_LO QUE SE PIDE:_ Organiza como una lista JSON de cadenas, una por línea, las líneas que van desde la que contiene "How much distance divides" hasta la última, ambas incluidas, y deja fuera las líneas en blanco.

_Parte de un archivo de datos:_
□ □ □ □
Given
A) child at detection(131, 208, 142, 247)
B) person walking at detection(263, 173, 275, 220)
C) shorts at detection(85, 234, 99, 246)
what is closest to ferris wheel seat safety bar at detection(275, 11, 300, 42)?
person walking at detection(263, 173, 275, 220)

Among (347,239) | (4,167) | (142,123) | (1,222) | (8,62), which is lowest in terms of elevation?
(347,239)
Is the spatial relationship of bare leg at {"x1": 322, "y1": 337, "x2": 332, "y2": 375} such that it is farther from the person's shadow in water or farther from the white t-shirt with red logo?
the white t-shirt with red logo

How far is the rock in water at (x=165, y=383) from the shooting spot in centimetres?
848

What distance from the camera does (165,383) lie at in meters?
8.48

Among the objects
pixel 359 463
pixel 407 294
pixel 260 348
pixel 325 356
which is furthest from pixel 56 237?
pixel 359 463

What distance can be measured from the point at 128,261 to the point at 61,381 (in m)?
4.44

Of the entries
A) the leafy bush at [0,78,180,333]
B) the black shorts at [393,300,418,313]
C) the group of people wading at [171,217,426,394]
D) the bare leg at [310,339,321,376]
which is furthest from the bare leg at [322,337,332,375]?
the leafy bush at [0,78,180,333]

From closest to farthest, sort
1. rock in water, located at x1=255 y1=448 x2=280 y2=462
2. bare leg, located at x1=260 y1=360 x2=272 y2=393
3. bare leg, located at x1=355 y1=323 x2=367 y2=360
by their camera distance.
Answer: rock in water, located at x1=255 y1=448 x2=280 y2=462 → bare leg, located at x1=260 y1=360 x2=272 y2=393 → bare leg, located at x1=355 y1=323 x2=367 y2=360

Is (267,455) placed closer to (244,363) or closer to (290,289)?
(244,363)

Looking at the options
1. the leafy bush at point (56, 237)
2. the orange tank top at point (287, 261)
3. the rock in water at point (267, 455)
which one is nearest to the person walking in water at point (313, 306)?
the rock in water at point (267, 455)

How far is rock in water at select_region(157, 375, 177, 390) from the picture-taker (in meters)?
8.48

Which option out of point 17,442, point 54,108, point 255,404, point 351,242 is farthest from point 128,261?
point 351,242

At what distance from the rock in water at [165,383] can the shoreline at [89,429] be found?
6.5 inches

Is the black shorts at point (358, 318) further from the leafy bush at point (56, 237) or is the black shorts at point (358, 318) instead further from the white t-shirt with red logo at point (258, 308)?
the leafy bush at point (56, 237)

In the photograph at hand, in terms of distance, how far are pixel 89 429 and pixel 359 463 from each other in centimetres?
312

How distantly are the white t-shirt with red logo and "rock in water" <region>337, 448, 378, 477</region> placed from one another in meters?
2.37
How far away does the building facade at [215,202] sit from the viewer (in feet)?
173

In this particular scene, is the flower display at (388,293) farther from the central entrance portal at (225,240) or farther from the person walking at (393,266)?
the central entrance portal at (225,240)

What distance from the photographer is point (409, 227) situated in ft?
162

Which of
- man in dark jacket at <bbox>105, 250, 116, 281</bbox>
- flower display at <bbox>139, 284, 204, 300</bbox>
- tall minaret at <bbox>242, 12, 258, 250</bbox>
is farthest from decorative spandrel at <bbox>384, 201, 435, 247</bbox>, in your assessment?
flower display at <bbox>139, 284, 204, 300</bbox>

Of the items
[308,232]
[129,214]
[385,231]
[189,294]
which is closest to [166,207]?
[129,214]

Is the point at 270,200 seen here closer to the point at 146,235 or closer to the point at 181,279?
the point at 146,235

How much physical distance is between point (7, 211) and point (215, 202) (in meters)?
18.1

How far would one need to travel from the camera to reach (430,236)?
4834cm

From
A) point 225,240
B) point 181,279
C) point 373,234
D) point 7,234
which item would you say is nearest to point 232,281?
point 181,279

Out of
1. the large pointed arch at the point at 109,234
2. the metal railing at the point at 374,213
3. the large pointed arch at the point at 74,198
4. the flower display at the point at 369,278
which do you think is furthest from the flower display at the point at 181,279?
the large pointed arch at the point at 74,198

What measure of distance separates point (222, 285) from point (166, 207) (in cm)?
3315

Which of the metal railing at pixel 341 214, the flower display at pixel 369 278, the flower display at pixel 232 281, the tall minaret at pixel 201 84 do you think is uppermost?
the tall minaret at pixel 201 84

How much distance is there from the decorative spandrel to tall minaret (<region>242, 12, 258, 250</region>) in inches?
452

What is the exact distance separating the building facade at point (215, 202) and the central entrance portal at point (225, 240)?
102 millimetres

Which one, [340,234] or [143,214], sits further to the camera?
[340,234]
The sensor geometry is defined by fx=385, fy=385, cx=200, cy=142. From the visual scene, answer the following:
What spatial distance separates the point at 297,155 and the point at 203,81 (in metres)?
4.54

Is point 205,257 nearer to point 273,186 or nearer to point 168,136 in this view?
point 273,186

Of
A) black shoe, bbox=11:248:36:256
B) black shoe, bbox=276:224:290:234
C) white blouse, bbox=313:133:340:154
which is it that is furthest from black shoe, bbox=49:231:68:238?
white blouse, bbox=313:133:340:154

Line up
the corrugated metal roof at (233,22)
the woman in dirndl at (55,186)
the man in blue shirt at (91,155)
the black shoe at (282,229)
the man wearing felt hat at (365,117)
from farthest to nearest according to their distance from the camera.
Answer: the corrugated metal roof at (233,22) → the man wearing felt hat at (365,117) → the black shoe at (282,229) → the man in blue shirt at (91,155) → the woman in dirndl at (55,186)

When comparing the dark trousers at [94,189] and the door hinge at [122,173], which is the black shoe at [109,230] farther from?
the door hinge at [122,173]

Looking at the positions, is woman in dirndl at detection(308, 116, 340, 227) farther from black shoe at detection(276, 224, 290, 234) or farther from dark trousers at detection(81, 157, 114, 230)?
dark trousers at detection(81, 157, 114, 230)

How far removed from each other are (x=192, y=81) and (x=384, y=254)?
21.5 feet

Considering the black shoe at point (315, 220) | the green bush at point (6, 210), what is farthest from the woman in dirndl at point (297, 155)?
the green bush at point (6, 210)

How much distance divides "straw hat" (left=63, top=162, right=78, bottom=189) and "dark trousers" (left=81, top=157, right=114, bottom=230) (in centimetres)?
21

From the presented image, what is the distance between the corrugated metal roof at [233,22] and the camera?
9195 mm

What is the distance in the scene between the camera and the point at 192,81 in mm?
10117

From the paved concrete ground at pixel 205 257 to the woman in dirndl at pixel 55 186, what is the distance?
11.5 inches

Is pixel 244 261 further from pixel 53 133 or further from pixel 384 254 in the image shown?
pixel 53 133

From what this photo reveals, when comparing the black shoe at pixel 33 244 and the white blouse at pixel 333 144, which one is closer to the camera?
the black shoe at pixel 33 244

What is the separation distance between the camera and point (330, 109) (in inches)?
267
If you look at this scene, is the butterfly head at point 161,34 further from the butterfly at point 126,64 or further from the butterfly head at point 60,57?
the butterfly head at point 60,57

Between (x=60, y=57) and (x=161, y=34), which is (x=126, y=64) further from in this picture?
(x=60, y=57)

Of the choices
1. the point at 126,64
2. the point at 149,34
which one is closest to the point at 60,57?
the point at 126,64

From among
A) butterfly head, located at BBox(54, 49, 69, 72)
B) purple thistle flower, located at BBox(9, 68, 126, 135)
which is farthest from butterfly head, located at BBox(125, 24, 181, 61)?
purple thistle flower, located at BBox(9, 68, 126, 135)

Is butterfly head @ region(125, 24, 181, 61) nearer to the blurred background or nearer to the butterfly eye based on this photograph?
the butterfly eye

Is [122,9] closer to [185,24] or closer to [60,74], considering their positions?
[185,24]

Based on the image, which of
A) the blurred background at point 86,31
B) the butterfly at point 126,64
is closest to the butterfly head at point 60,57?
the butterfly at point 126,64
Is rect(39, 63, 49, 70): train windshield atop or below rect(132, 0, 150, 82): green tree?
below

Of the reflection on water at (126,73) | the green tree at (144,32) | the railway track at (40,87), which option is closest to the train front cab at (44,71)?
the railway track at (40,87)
□ □ □ □
_LA RESPUESTA:_
[
  "How much distance divides \"straw hat\" (left=63, top=162, right=78, bottom=189) and \"dark trousers\" (left=81, top=157, right=114, bottom=230) (in centimetres)?",
  "21",
  "From the presented image, what is the distance between the corrugated metal roof at [233,22] and the camera?",
  "9195 mm",
  "What is the distance in the scene between the camera and the point at 192,81 in mm?",
  "10117",
  "From the paved concrete ground at pixel 205 257 to the woman in dirndl at pixel 55 186, what is the distance?",
  "11.5 inches",
  "Is pixel 244 261 further from pixel 53 133 or further from pixel 384 254 in the image shown?",
  "pixel 53 133",
  "From what this photo reveals, when comparing the black shoe at pixel 33 244 and the white blouse at pixel 333 144, which one is closer to the camera?",
  "the black shoe at pixel 33 244",
  "What is the separation distance between the camera and point (330, 109) (in inches)?",
  "267",
  "If you look at this scene, is the butterfly head at point 161,34 further from the butterfly at point 126,64 or further from the butterfly head at point 60,57?",
  "the butterfly head at point 60,57",
  "Between (x=60, y=57) and (x=161, y=34), which is (x=126, y=64) further from in this picture?",
  "(x=60, y=57)",
  "Of the choices",
  "1. the point at 126,64",
  "2. the point at 149,34",
  "which one is closest to the point at 60,57?",
  "the point at 126,64",
  "From among",
  "A) butterfly head, located at BBox(54, 49, 69, 72)",
  "B) purple thistle flower, located at BBox(9, 68, 126, 135)",
  "which is farthest from butterfly head, located at BBox(125, 24, 181, 61)?",
  "purple thistle flower, located at BBox(9, 68, 126, 135)",
  "Is butterfly head @ region(125, 24, 181, 61) nearer to the blurred background or nearer to the butterfly eye based on this photograph?",
  "the butterfly eye",
  "Is [122,9] closer to [185,24] or closer to [60,74], considering their positions?",
  "[185,24]",
  "Based on the image, which of",
  "A) the blurred background at point 86,31",
  "B) the butterfly at point 126,64",
  "is closest to the butterfly head at point 60,57?",
  "the butterfly at point 126,64",
  "Is rect(39, 63, 49, 70): train windshield atop or below rect(132, 0, 150, 82): green tree?",
  "below",
  "Of the reflection on water at (126,73) | the green tree at (144,32) | the railway track at (40,87), which option is closest to the train front cab at (44,71)?",
  "the railway track at (40,87)"
]